### CONSIGNE
Résumez en deux phrases le texte consacré à Habib Essid.

### EXTRAIT DE PAGE
------------------------------------

Habib Essid : « L’État tunisien ne peut pas tout… »
Durement critiqué par ses détracteurs, le chef du gouvernement défend son action et sa méthode, résultats à l’appui. Et appelle tous ses concitoyens à un sursaut pour prendre leur part dans le redressement du pays.
En quatorze mois, le chef du gouvernement tunisien aura été confronté à une crise économique majeure et à une mutation du terrorisme, dont la menace est montée d’un cran. Difficile, dans ces conditions, de redresser la barre et d’échapper aux critiques, mais, à 66 ans, Habib Essid garde le cap qu’il s’est fixé. Souvent épinglé pour « un manque de vision et d’audace », l’homme, qui n’a pas oublié ses origines modestes, reste imperturbable et préfère les résultats aux paroles, tout en admettant que la communication gouvernementale est perfectible. Les temps seront encore durs pour le pays, mais « le lion » (essid, en arabe) ne désespère pas d’un sursaut de ses concitoyens, qui ont, selon lui, un rôle déterminant à jouer dans le redressement du pays.

------------------------------------

### EXTRAIT DE DONNÉES
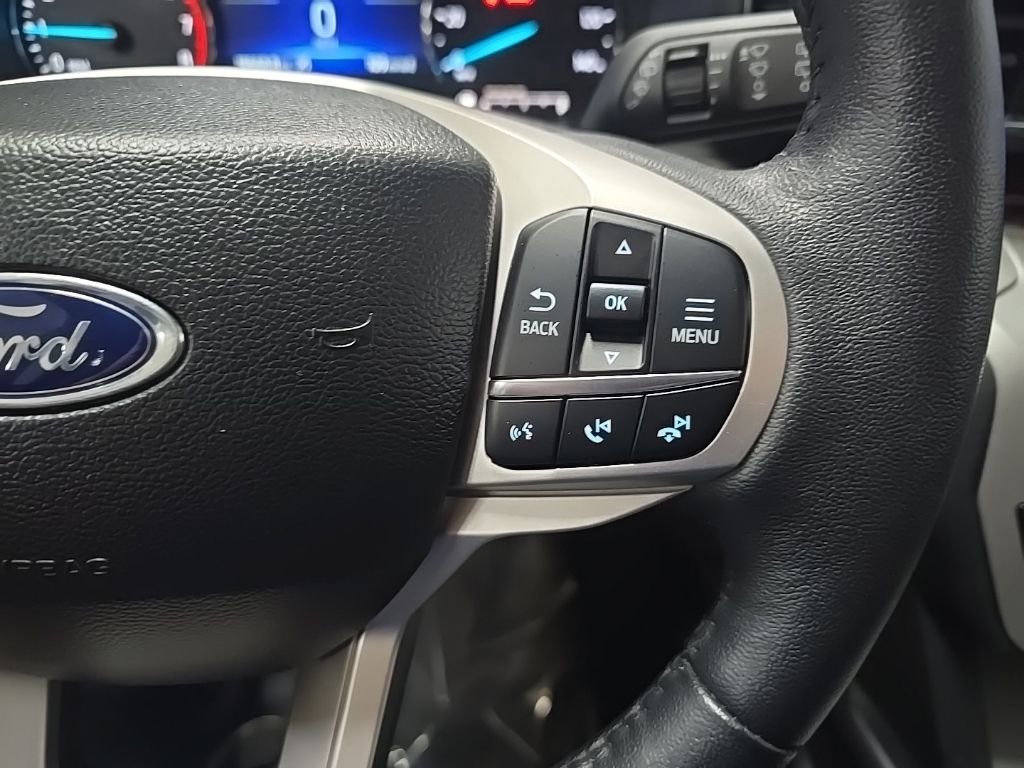 Used 2024 Green Metallic Ford XLT image 26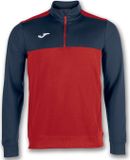 Joma Winner Ziptop Heren - Rood / Marine | Maat: XL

------------------------------------

### RÉPONSE À LA CONSIGNE
En quatorze mois, le chef du gouvernement tunisien Habib Essid a été confronté à une crise économique majeure et à une menace terroriste accrue, et ses détracteurs lui reprochent notamment « un manque de vision et d’audace ». À 66 ans, il défend son action en préférant les résultats aux paroles, admet que la communication gouvernementale est perfectible et appelle ses concitoyens à un sursaut pour prendre part au redressement du pays.